The contrast with Sidney is useful, in fact, because it suggests by what processes Shakespeare far surpassed his age. The greatest developments in the Elizabethan literary arts don’t take place at the centres of power, within the Court – however hard all writers struggled to get in. The real breakthroughs were with the excluded; they were acted out not in the Court but on the despised public stage; and of course depended above all on Shakespeare – whose private sonnets confront the themes of exclusion, dishonour, subordination. As love-poet, Shakespeare is one of the great losers, whose wry honour it is finally to be kind (Sonnet 125) to the mere successes, the ‘thrivors, in their gazing spent’ – ‘Pittifull thrivors’. In practical terms, this means not mere lament or complaint, but a continual heroic reassessment of what the excluded are left with – ‘Noe, I am that I am’: the self explored and understood always without dishonesty or disillusion. To some degree, the Court poet is prevented from this self-discovery by other terms of reference. Therefore, even as skilled and original a poet as Sidney is with all his talents a miniaturist, working in a world still essentially Medieval. His ‘psychological realism’, though fine, is external; his polite verbal people have no insides to their minds. If Shakespeare’s Sonnets, on the other hand, are difficult, it is because the writer is struggling in them to define, to realise and to come to terms with the whole dimension of internality that we think of as the possession of the modern world. If the Sonnets are, with their textual knots, their frightful metaphysical self-contradictions, the test of editors, the reason is that to the writer the wrestling ‘I’ and ‘Thou’ of love lock together in the same knots and self-contradictions: ‘Noe, I am that I am.’

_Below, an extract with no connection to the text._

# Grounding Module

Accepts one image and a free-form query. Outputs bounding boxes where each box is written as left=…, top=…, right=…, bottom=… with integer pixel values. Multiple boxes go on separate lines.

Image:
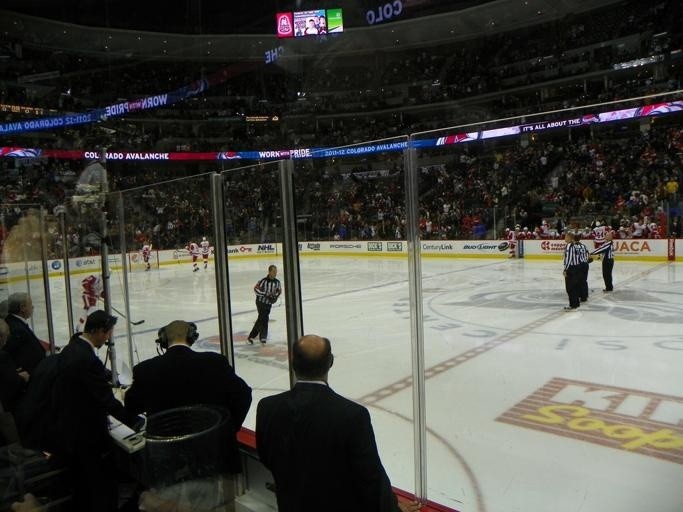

It is in the tragedies that Shakespeare most fully achieved this creation of human inwardness, the ‘I-am-that-I-am’ of character. Hamlet says, ‘To know a man well were to know himself [i.e. oneself],’ which sums up well enough what takes place in the Sonnets. But the tragedies are tragedies; they end unhappily. The Sonnets, too, probably disturb as much as they provoke admiration from the simple fact that this great poet of love comes more and more in these poems to define love as a loneliness. One of the greatest, 124 (‘Yf my deare love were but the childe of state’), calls love not ‘he’ or ‘she’ or ‘thou’, but it: and in the end makes ‘it’ seem the desperate generosity of the individual. Hence the total irony that closes this obscure poem, and that moves so deeply throughout the Sonnets; love ‘all alone stands hugely pollitick’.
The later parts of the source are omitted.